Enfin, les enseignants et les éducateurs pourraient également bénéficier de cette approche. Les écoles sont souvent le premier lieu où les troubles psychiatriques se manifestent. Former les enseignants à les reconnaître permettrait une prise en charge plus précoce et une meilleure orientation des enfants et adolescents vers les professionnels de santé.
L’extension de la formation à ces différents corps de métier nécessitera bien évidemment des adaptations pédagogiques. Il faudra donc concevoir des modules spécifiques, tout en conservant une base commune sur les troubles psychiatriques et les techniques d’intervention. L’objectif est de créer une culture partagée de la pathologie mentale, où chaque acteur, quel que soit son métier, disposera des connaissances et des réflexes nécessaires pour intervenir de manière adaptée.
Quel est le lien entre cette formation et les politiques publiques de santé mentale ?
Cette initiative s’inscrit dans un mouvement plus large de réforme des politiques publiques en santé mentale. En France, la psychiatrie a longtemps été marquée par une approche institutionnelle, centrée sur l’hospitalisation et la prise en charge en milieu fermé. Aujourd’hui, on assiste à une volonté de désinstitutionnaliser les soins et de développer des alternatives, comme les équipes mobiles ou les prises en charge ambulatoires.
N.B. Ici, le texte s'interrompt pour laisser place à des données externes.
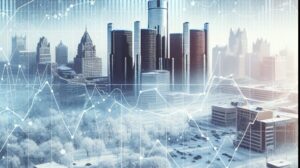 Detroit’s three casinos post $79.1m in November revenue, down 23.9%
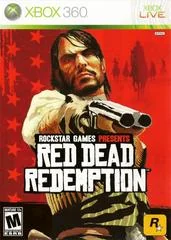 Red Dead Redemption - Xbox 360 - Retrocharting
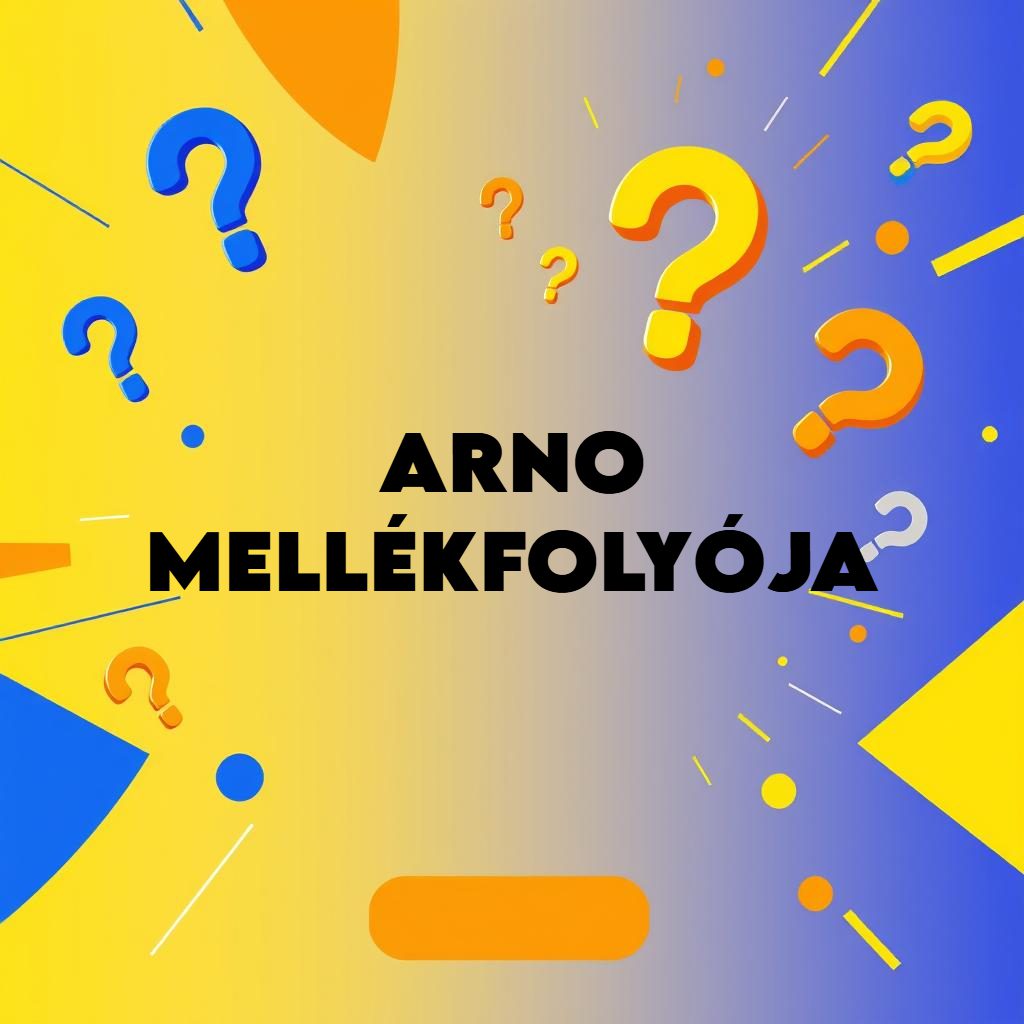 arno mellékfolyója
La formation des policiers s’aligne sur cette dynamique, en favorisant une approche communautaire de la santé mentale. Plutôt que d’attendre que les personnes en crise soient hospitalisées, il s’agit de les prendre en charge plus tôt, en collaboration avec les acteurs de terrain. Cela passe par une meilleure coordination entre les forces de l’ordre, les soignants et les associations, afin de créer un maillage solide et réactif.
Un autre enjeu est la prévention des violences policières envers les personnes en crise. Les cas de décès ou de blessures lors d’interventions sont souvent liés à un manque de formation et de préparation. En outillant les policiers, cette initiative vise à réduire ces drames et à promouvoir des interventions plus respectueuses des droits et de la dignité des personnes.
Cette formation pourrait également servir de levier pour une réforme plus large des protocoles d’intervention. L’idéal serait de créer un système où policiers, soignants et travailleurs sociaux collaborent systématiquement, avec des protocoles clairs et des ressources dédiées. Une volonté politique forte ainsi qu’un financement pérenne sont nécessaires pour généraliser la formation et créer des équipes mixtes de terrain.
Il s’agit ici d’avoir une réflexion plus globale sur la place de la santé mentale dans la société. En formant les policiers, voire d’autres corps de métier, on contribue aussi à sensibiliser l’opinion publique et à réduire la stigmatisation des troubles psychiatriques. Cela montre que la santé mentale est l’affaire de tous et que chacun a un rôle à jouer pour mieux accompagner les personnes en difficulté.